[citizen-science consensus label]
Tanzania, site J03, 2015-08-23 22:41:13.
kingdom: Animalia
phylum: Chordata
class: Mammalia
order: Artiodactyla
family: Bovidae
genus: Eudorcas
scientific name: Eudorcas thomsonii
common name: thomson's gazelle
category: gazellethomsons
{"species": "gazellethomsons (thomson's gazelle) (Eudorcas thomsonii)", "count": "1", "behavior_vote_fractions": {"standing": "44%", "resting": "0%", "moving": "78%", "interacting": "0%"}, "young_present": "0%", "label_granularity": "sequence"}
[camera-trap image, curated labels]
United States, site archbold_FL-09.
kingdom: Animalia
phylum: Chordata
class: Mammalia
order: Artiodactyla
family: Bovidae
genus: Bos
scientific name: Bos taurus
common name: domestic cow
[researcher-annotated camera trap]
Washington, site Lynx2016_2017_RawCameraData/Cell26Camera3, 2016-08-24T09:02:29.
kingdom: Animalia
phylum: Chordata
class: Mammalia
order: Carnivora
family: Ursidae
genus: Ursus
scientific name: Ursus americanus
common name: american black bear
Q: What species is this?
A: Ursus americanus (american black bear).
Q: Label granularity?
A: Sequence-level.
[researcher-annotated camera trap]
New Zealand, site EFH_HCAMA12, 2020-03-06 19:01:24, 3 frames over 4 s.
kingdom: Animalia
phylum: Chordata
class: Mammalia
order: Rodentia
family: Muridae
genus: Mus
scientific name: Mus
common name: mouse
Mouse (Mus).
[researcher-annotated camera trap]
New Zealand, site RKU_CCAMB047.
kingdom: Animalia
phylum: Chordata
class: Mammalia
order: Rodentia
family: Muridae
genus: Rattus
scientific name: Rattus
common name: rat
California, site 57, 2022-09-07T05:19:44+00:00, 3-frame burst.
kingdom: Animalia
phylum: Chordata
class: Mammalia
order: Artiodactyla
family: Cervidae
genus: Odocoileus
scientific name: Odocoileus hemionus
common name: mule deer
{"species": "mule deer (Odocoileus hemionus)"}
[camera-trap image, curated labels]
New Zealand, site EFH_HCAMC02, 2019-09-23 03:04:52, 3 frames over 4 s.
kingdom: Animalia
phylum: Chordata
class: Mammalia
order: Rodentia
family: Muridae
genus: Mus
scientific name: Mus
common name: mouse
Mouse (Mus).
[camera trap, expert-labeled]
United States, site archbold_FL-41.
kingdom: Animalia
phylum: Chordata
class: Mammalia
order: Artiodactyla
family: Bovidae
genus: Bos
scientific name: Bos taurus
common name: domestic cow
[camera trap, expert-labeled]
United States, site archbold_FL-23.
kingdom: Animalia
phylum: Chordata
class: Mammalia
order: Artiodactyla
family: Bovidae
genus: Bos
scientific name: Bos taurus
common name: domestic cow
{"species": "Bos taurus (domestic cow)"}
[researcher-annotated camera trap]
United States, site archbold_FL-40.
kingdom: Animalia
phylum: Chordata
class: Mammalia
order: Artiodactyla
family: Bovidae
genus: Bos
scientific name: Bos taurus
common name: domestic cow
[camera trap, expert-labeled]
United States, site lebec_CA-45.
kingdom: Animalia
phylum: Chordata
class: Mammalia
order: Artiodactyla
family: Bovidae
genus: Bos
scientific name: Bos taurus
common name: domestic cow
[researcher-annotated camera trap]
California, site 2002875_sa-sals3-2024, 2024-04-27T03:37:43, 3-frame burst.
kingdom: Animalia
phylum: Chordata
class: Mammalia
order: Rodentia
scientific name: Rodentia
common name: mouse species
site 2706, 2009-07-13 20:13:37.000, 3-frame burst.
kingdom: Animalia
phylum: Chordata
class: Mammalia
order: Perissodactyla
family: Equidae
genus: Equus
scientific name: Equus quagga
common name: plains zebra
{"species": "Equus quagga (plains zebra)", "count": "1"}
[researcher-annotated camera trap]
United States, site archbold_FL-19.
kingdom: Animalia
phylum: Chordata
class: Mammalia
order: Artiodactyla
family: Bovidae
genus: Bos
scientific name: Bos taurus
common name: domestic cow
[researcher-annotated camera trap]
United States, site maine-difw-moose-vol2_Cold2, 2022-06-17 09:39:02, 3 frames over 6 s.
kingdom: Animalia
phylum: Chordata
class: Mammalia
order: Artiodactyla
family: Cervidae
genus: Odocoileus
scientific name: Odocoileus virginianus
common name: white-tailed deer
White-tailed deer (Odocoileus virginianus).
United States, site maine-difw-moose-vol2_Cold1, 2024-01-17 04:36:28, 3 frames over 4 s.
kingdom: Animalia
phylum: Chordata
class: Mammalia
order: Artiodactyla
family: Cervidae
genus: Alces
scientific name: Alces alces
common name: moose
══════
Counting only lines that hold the word "United", report how many there are in the listing above, as a number alone.

8